The effects of valproate (VPA) on neuronal excitability and on changes in extracellular potassium ([K+]o) and calcium ([Ca2+]o) were investigated with ion selective-reference electrode pairs in area CA1 of rat hippocampal slices. Field potential responses to single ortho- and antidromic stimuli were unaltered by VPA (1-5 mM). The afferent volley evoked in the Schaffer-commissural fibers was also unaffected. In contrast, VPA (1 mM) depressed frequency potentiation and paired pulse facilitation markedly. Decreases in [Ca2+]o induced either by repetitive stimulation or by application of the excitatory amino acids N-methyl-D-aspartate and quisqualate were reduced, and the latter results suggest that VPA interferes with postsynaptic Ca2+ entry. When synaptic transmission was blocked by lowering [Ca2+]o (0.2 mM) and elevating [Mg2+]o (7 mM), prolonged afterdischarges elicited by antidromic stimulation were blocked by VPA. VPA also suppressed the spontaneous epileptiform activity seen when [Ca2+]o was lowered to 0.2 mM, without elevating [Mg2+]o.
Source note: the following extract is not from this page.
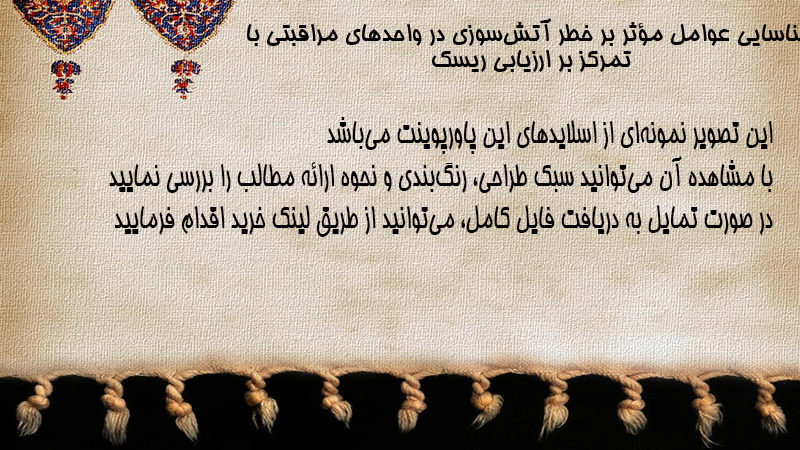 ناسایی عوامل مؤثر بر خطر آتش‌سوزی در واحدهای مراقبتی با تمرکز بر ارزیابی ریسک

این تصویر نمونه‌ای از اسلایدهای این پاورپوینت می‌باشد
با مشاهده آن می‌توانید سبک طراحی، رنگ‌بندی و نحوه ارائه مطالب را بررسی نمایید
در صورت تمایل به دریافت فایل کامل، می‌توانید از طریق لینک خرید اقدام فرمایید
The amplitudes of the rises in [K+]o induced by repetitive orthodromic stimulation were only slightly depressed and those elicited by antidromic stimulation were generally unaltered by VPA, as were laminar profiles of stimulus-evoked [K+]o signals. These results indicate that VPA has membrane actions in addition to known effects on excitatory and inhibitory transmitter pools.